Pick up the news article on Nigeria's debt sustainability after its final sentence and continue it.

## Selected passage
====

Amechi Ogbonna, Bimbola Oyesola, Uche Usim, Isaac Anumihe, (Abuja)

Fresh debate on Nigeria’s debt sustainability erupted across the country last week following indications that the Federal Government has received the National Assembly’s nod to borrow another $5.5billion from multilateral institutions as part of measures to finance its widening deficit currently put at N3trillion.

While not a few commentators condemned the government’ unmitigated external borrowing binge, others say it has become inevitable given the collateral damage done the economy by COVID -19 pandemic. But one very central argument in the current debate is the fact that  the country’s debt sustainability profile against government’s revenue shortfalls from  crude oil and taxes have added to concerns about its ability to utilise the loans for the purpose intended against the backdrop of rising public sector profligacy under the administration.

This was even as some have warned that entering into a debt trap will clearly jeopardize Nigeria’s economic recovery efforts post COVID-19”.

For instance, the Lagos Chamber of Commerce and Industry (LCCI)while responding to anxieties raised by the borrowings, expressly warned there is need to worry about debt sustainability.

LCCI Director General, Muda Yusuf, said he is concerned the nation’s current debt service to revenue ratio is already too high at about 60 percent or even more.

“There is need for clarity as to whether the borrowing proposal is part of the borrowing plan submitted ahead of the presentation of the 2020 budget and the corresponding Medium Term  Expenditure Framework (MTEF). If that is the case,  then there would be less cause to worry.  But if this is an additional loan, then there is need for caution,” he said.

Yusuf observed that Nigeria’s a fiscal crisis is both a revenue and expenditure issue, noting that the current expenditure profile requires drastic reforms.

He however noted that cost of governance and fiscal leakages are still part of the challenges that the government is still grappling with.

According to the LCCI boss, the Buhari government needs to clean up the space to justify fresh borrowings.

====

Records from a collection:
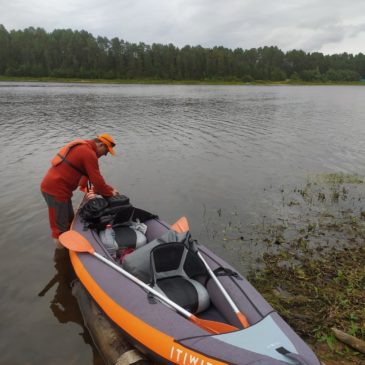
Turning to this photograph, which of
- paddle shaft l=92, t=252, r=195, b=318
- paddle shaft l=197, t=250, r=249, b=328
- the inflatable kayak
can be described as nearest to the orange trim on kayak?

====

## Output
He said, “Besides, we need to reckon with the capacity to service current stock of debt. We have reached a point where debt service provision has outpaced capital budget.

“Government revenue can barely cover its recurrent expenditure and such scenarios  do not augur well for fiscal sustainability of the country.”

Also reacting, Trade Union Congress (TUC) said  loans are typically not bad par se, but that its concern rather is what the government is borrowing for.

The TUC President, Quadri Olaleye, stated that borrowing for capital projects and investment is reasonable, but borrowing to feed children who are with their parents during the lockdown does not make any economic sense.

He said, “Truth be said, a lot of money can be saved if only we can reduce the cost of governance in Nigeria. A sagging economy like ours should not spend much on public office holders and leaving almost nothing for capital projects.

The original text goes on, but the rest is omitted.